Decisões arbitrárias
A primeira facada na Constituição foi desferida em 31 de agosto de 2016,
quando foi cortado um pedaço do parágrafo único do art. 52, na
condenação da presidente Dilma Rousseff.
Presidia o julgamento, o
presidente do Supremo, Ricardo Lewandowski e o senador Renan Calheiros.
Num arrazoado semelhante ao que mais tarde iria liberar Lula da Laja
Jato, Lewandowski e Calheiros obtiveram 42 votos contra 36 para não
inabilitar a condenada, como manda a Lei Maior. Já era o Senado se
acumpliciando. O país respondeu com omisso silêncio ao descumprimento
claro da Constituição e isso encorajou novos cortes.
Decisões contrárias à lei máxima do país, a Constituição, causam insegurança jurídica e política. - Foto: Beto Barata/Arquivo PR
Em 14.3.19, nos albores de novo governo, o presidente do Supremo, Dias Toffoli, por portaria interna, manda abrir inquérito sobre agressões verbais à Corte, com base no Regimento Interno, como se fossem ameaças dentro das instalações da Casa, embora tivessem ocorrido nas redes sociais. E ele próprio nomeou relator Alexandre de Moraes. [a regra é que o relator seja sorteado, jamais nomeado na base do dedaço.] Não houve iniciativa do Ministério Público, como manda o art. 127 da Constituição.
Foram facadas nos artigos 5º e 220 da Constituição. Censura e punições por crimes de opinião.
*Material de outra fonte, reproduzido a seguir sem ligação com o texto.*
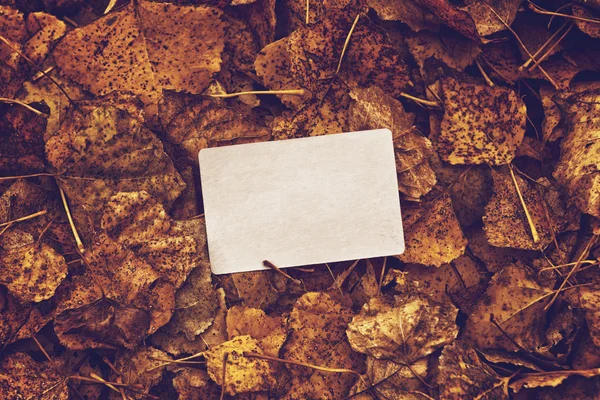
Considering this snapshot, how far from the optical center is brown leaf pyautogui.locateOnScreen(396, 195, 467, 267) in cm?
123

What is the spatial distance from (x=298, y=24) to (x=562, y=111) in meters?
0.63

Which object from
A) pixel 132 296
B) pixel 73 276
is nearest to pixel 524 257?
pixel 132 296

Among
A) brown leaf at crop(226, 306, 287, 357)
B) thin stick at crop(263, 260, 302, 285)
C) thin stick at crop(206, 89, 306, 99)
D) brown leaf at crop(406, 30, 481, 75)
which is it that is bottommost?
brown leaf at crop(226, 306, 287, 357)

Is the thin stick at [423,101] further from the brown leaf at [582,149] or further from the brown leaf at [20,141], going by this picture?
the brown leaf at [20,141]

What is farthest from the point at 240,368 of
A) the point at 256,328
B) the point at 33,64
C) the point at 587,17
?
the point at 587,17

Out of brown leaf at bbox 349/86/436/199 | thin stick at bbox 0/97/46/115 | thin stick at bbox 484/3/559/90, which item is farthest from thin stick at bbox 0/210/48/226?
thin stick at bbox 484/3/559/90

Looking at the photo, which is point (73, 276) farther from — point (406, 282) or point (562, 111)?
point (562, 111)

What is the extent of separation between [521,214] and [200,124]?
75cm

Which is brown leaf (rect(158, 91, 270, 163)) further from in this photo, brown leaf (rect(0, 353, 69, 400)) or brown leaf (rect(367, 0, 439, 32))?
brown leaf (rect(0, 353, 69, 400))

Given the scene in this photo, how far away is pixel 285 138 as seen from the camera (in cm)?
128

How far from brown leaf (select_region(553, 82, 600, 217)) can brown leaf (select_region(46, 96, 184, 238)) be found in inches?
34.6

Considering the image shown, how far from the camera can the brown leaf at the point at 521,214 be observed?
122cm

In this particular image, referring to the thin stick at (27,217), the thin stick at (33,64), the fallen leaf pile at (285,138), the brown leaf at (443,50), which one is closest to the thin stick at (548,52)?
the fallen leaf pile at (285,138)

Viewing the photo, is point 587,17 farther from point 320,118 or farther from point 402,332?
point 402,332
Prisões arbitrárias, jornalistas foram jogados em presídio, assim como presidente de partido e até deputado federal, numa facada mortal na inviolabilidade por quaisquer palavras, estabelecida no art. 53 e o antológico flagrante continuado, inventado para retirar o deputado de seu asilo inviolável às 11 da noite.
Em fins de abril de 2020, Sérgio Moro se demite do Ministério da Justiça e o segundo artigo da Constituição é esfaqueado. Sem ligar para a harmonia e independência dos poderes, o Supremo veta nomeação pelo presidente de um subordinado seu, o diretor da Polícia Federal e ainda manda revelar o conteúdo de reunião ministerial feita a portas fechadas em que o presidente chamava a atenção de ministros, inclusive Moro.
Chegaram ao ponto de requisitar o celular do presidente, no que recuaram. No mesmo ano, a pretexto da pandemia, aboliram-se cláusulas pétreas, só passíveis de alteração por uma Constituinte. Os direitos de reunião, de ir e vir e de culto foram transferidos, pelo Supremo, para o arbítrio de prefeitos e governadores. Deixava de existir garantia da ordem jurídica.
Agora a Comissão Interamericana de Direitos Humanos, da OEA, interpela o Supremo sobre o inquérito que o ministro Marco Aurélio batizou de Inquérito do Fim do Mundo - na verdade, fim do Direito no Brasil. Não há como responder que o suposto ofendido é que investiga, denuncia, julga e executa, sem acesso dos autos aos advogados dos investigados.
Na empolgação do ativismo, o Supremo substituiu a Constituição à qual deveria servir e guardar, enquanto parte da nação assiste em silenciosa aprovação suicida. Essa omissão é mais preocupante que o ativismo dos que esfaqueiam a Lei Maior.
Mas há esperança. Como em Copa do Mundo, quando todos viramos técnicos, cada vez mais brasileiros se tornam constitucionalistas, torcedores da Constituição.
Mas há esperança. Como em Copa do Mundo, quando todos viramos técnicos, cada vez mais brasileiros se tornam constitucionalistas, torcedores da Constituição.
Estamos acompanhando a Constituição como a seleção das leis garantidoras dos direitos e conhecendo os 11 do Supremo em cada uma de suas posições em campo.
E assim assumimos o que ela estabelece: que todo poder emana de nós, o povo.